La Noc, il cuore economico della Libia
Attaccare la Noc equivale ad assestare un duro colpo al settore che tiene in piedi tutta la Libia, un paese che ricava da
greggio e gas naturale il 95 delle entrate governative e dell'export nazionale in valore. Per quanto sia stata colpito solo
il quartier generale, dove si trovano gli uffici, tutta l'industria petrolifera nazionale è ora in fermento. Con un messaggio
pubblicato dai dipendenti sulla pagina di facebook, la compagnia petrolifera Mellitah Gas and Oil, joint-venture tra l'italiana
Eni e Noc, ha deciso di evacuare i suoi dipendenti dagli impianti dalle città dell'ovest della Libia. “In seguito a quanto
sta accadendo ora nella sede della National Oil Corporation, per motivi di sicurezza e per garantire la sicurezza del personale,
l'amministrazione ha deciso di evacuare tutti i dipendenti dalla sede della società a Dahra, a Dat al Imad e a Tajura”.
Tripoli, una capitale ancora troppo vulnerabile
In attesa di conoscere gli ulteriori sviluppi, questo grave attentato mette in luce i diversi punti critici di cui è prigioniera
la Libia ed il suo Governo di accordo nazionale sostenuto dalla Comunità internazionale.
Le maglie della sicurezza della capitale Tripoli sono ancora molto larghe. Se gruppi armati riescono ad entrare con facilità
in quello che dovrebbe essere uno dei compound più blindati di tutto il Paese, è legittimo domandarsi quanto sia ancora vulnerabile
la capitale Tripoli e come le maggiori istituzioni possano cercare di funzionare correttamente.
“Il potente generale Khalifa Haftar, signore incontrastato della Cirenaica, ha sempre criticato l'operato della Noc accusandola di vendite sotto banco, di corruzione e di discriminazioni nei confronti della Cirenaica”
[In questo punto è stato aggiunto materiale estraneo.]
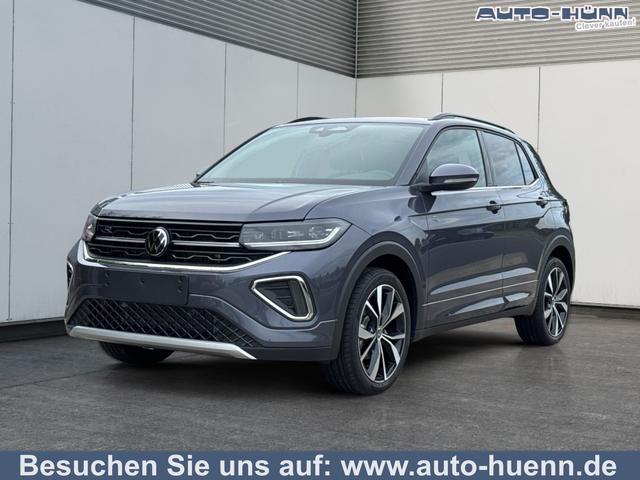 Volkswagen T-Cross - R-Line Limited NAVI+SHZ+MATRIX+ACC+KAMERA+18'' ALU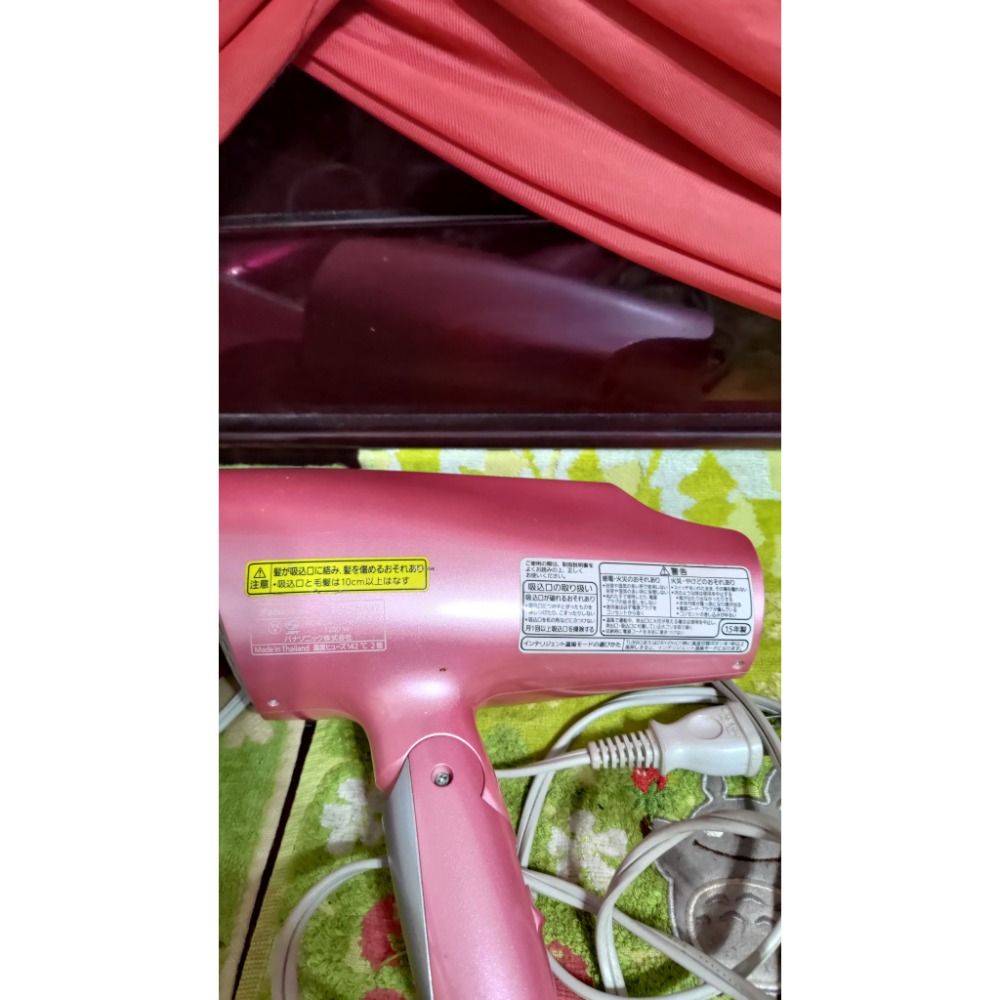 panasonic 國際牌 EH-CNA97 吹風機 零件機 沒熱風 無吹嘴 其它正常，給會修理者購買-細節圖8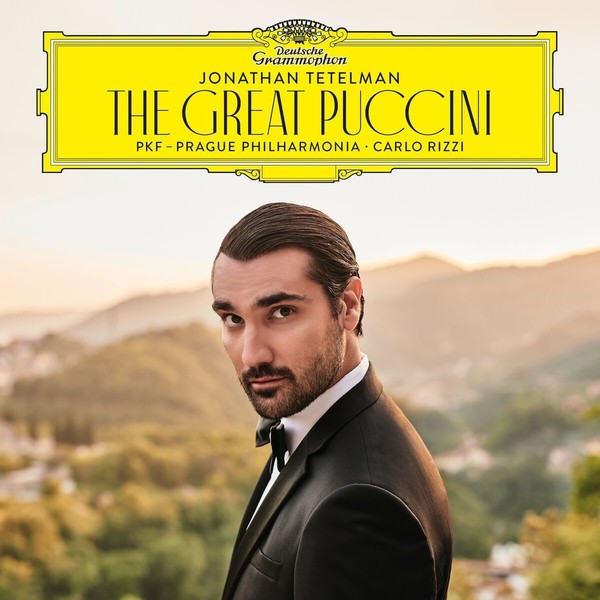Viniluri, VINIL Deutsche Grammophon (DG) Jonathan Tetelman - The Great Puccini, avstore.ro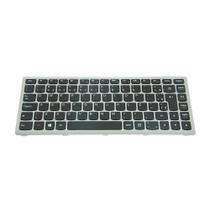 Teclado para Notebook bringIT compatível com Lenovo Ideapad S400U-U ABNT2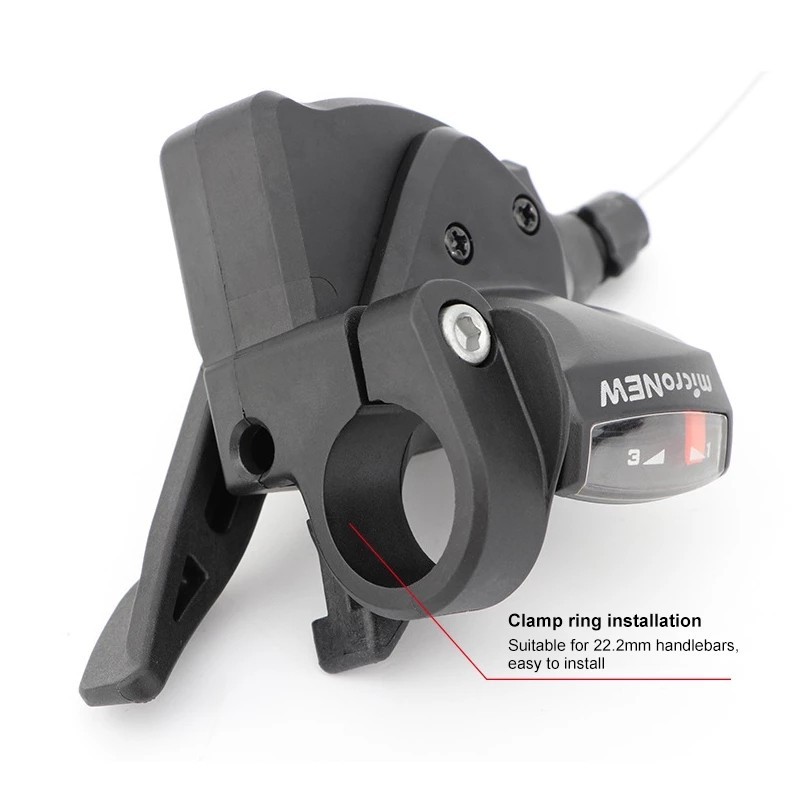 ROMAY Hotmicro-new 1X9 9Speed Shifter Lever ขวา Shifter 9s สับจานหลัง 2:1 จักรยาน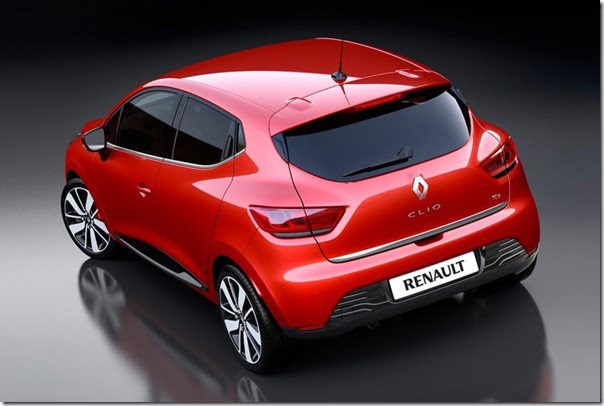 renault clio car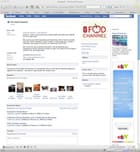Food Channel Facebook page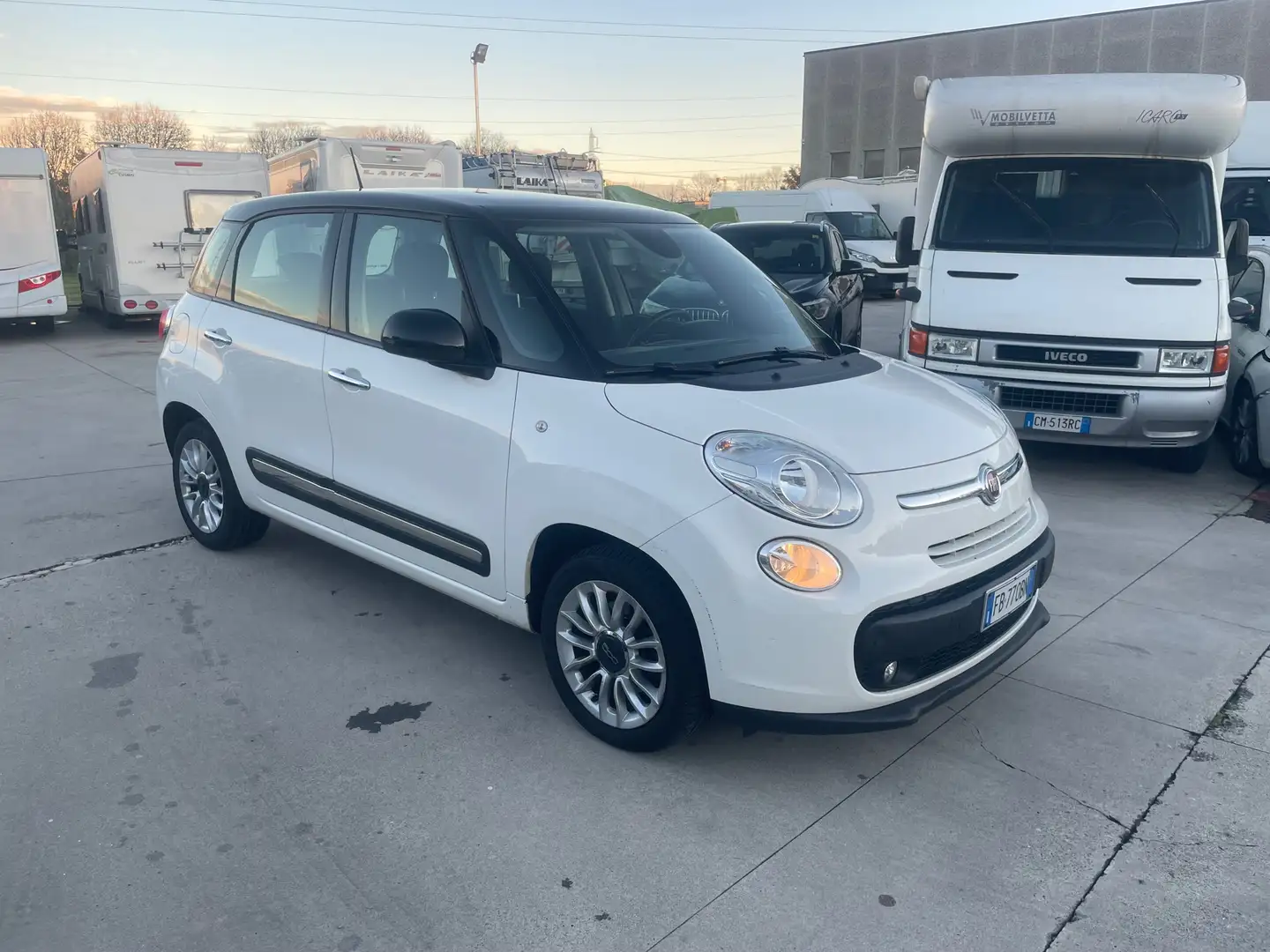 Fiat 500L 1.3 mjt Pop 95cv Euro 6 Bianco - 2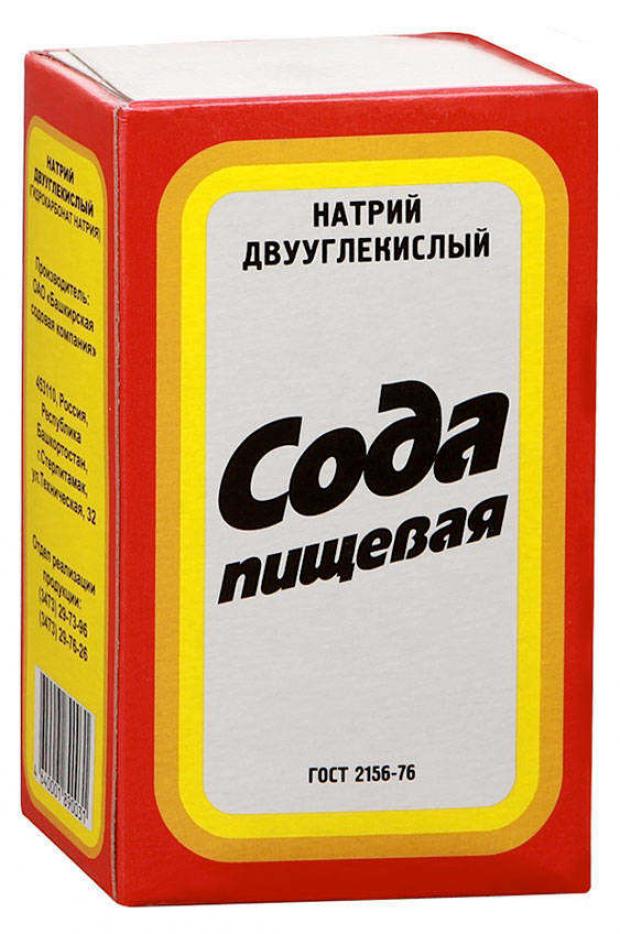 Сода пищевая картинка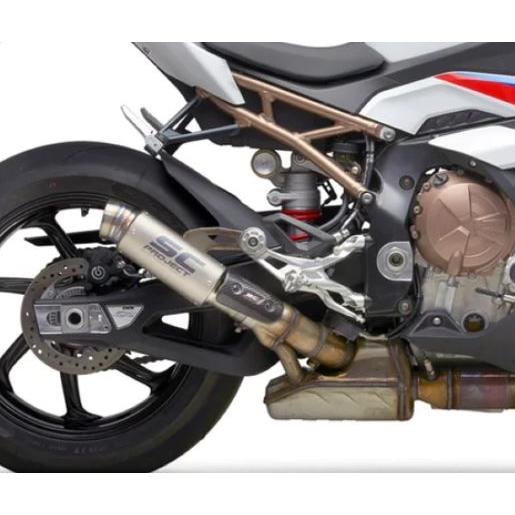 SCプロジェクト BMW S1000RR 23-24 GP70-R チタンスリップオン B33C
Il petrolio che divide, e non unisce la Libia
In secondo luogo, ancora una volta emerge quanto il petrolio, o meglio la spartizione della ricca torta energetica del Paese,
sia argomento di profonde divisioni tra le diverse milizie e forze armate presenti in un Paese da quattro anni spaccato in
due, tra Cirenaica e Tripolitania.
Il potente generale Khalifa Haftar, signore incontrastato della Cirenaica, ha sempre criticato l'operato della Noc accusandola di vendite sotto banco, di corruzione e di discriminazioni nei confronti della Cirenaica. Una situazione così tesa da aver spinto le autorità del Governo parallelo della Cirenaica ad aprire una seconda sede della Noc a Bengasi. Per quanto le forze di Haftar abbiano fino a poco fa controllato i maggiori terminali della Mezzaluna petrolifera (da cui viene esportato il 50% del greggio nazionale) , la Noc di Bengasi, definita non legittima da una risoluzione Onu, non è mai riuscita a vendere greggio, almeno ufficialmente, per suo conto. In luglio Haftar, le cui forze sono ancora dispiegate nei paraggi, ha così consegnato i terminali della Cirenaica nelle mani della Noc di Tripoli, ponendo delle dure condizioni che tuttavia non sono state soddisfatte.
Questa è la Libia di oggi. Ancora profondamente instabile, ancora spaccata in due, ancora a rischio di sprofondare in una nuova guerra civile. Gli attori internazionali impegnati nelle delicate trattative, tra cui l'Italia, devono superare le divergenze (soprattutto quelle tra Parigi e Roma) e trovare una linea comune per tracciare una credibile transizione democratica in cui siano coinvolte le diverse anime del Paese. E farlo in fretta. Perché se cade l'industria petrolifera, la Libia non avrà più futuro.